Sihai network

The most popular and the best effect of thin abdominal exercise successfully throw meat to reduce th

After the festival small belly first aid, in the diet after 2 hours of abdominal exercise, not only to help you eat too much greasy food caused by gastrointestinal discomfort, but also thin waist and abdomen reduce belly!

Xiaobian now teaches you a set of abdominal exercises, which is carried out after eating for 2 hours. It can not only help you to have gastrointestinal discomfort caused by eating too much greasy food, but also can reduce the waist and abdomen. It is a small emergency treatment for your small belly after the festival!

Bending and abdominal exercises

1. Legs close together, bend knees and kneel down, thighs and legs form a 90 degree right angle, toes support the ground, upper body forward bend down, two arms straight, palm on the ground to support the body, waist and abdomen and buttocks muscle tight, so that the upper body and the ground balance, head down.

2. The buttocks are slowly lifted to the top, then the legs are straightened, the soles of the feet are on the ground, and the upper body is connected with the two arms to form a right triangle between the whole body and the ground.

3. While inhaling, kick your right leg back and up, keep your knees and elbows straight, so that your right leg is in line with your upper body and arms.

4. Exhale slowly, sink the buttocks, pull the upper body forward and return to the position of balance with the ground. Stretch the left leg, bend the shoulders again, and bend the right leg forward under the chest. Then exhale again, raise the right leg, raise the hip, do 5 times on both sides.

After the festival small belly first aid, in the diet after 2 hours of abdominal exercise, not only to help you eat too much greasy food caused by gastrointestinal discomfort, but also thin waist and abdomen reduce belly!

Step 2

1. Stand straight with your left leg, rest your weight on your left foot, bend your right leg, support your thigh and heel with both hands, and place your right foot wrist on your left knee to fix it.

2. Then keep balance, release both hands, lift both arms forward, palm down, upper body chest and abdomen, buttock muscles sink and tighten, hold posture for several seconds.

3. While breathing, bend the left knee forward and sink the buttocks, so that the thighs and legs form 90 degrees. Sit in a squat position with the upper body slightly tilted forward and the arms still raised horizontally. Inhale again slowly, return to standing straight, back and forth 15 times.

3. Lie down and do abdominal exercises

1. Sit with your legs together, knees slightly bent, the angle between thigh and calf is greater than 90 degrees, heel on the ground, upper body straight and backward, arm bending elbow backward, support the body with lower arm.

2. Keep the posture of upper body, straighten the knees, lift the lower legs up and off the ground, straighten the legs, and apply the force on the waist and abdomen at the same time, but pay attention to the moderate strength to avoid the upper body falling backward.

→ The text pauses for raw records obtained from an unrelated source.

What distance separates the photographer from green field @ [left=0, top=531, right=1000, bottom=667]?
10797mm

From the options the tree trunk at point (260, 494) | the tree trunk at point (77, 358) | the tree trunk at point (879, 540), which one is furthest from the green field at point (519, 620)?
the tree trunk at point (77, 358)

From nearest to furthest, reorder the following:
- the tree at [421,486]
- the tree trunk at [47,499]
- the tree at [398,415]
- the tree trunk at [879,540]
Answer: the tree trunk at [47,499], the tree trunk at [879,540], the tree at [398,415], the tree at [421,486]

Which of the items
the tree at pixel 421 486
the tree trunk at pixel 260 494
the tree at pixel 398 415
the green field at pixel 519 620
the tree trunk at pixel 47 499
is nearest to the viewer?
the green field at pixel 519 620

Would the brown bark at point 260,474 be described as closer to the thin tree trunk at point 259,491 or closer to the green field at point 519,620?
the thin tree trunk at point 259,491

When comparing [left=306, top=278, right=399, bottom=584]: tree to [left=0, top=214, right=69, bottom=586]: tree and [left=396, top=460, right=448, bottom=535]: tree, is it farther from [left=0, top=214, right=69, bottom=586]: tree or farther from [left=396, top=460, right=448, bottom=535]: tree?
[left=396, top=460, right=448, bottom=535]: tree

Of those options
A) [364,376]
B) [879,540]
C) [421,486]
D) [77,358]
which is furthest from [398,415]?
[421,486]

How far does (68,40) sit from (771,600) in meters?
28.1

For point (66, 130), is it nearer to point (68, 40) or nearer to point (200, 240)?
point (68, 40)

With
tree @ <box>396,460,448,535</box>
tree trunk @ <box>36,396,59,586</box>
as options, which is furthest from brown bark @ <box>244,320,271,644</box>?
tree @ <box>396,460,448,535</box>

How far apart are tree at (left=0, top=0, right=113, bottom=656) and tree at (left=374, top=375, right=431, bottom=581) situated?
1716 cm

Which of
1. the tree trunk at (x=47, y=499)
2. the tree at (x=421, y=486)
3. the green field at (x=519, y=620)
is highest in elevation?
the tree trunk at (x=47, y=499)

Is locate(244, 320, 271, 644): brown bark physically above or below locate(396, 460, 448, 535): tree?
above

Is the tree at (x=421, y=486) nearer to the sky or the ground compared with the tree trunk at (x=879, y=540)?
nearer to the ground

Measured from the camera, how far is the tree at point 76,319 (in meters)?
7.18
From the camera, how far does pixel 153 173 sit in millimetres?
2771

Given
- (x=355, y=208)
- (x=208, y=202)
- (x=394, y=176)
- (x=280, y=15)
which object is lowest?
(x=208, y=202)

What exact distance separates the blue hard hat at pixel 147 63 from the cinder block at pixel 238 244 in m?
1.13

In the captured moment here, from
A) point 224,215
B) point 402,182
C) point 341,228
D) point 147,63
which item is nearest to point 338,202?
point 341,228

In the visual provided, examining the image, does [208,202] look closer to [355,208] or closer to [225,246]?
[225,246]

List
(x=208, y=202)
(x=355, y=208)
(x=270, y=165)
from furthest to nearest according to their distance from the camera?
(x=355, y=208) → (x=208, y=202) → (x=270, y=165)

3. Lift your legs as far as you can, stretch your legs as far as you can, and hold them up at a wide angle.

4. Then slowly exhale, legs close to the center, and the right leg in the upper left leg on the ground in the knee cross legs, at this time the left and right thigh inner muscles should be well tightened.

5. After exhaling, inhale slowly again, open your legs, and then exhale, cross your legs in the air, exchange the positions of your left and right legs, and do 15 times back and forth.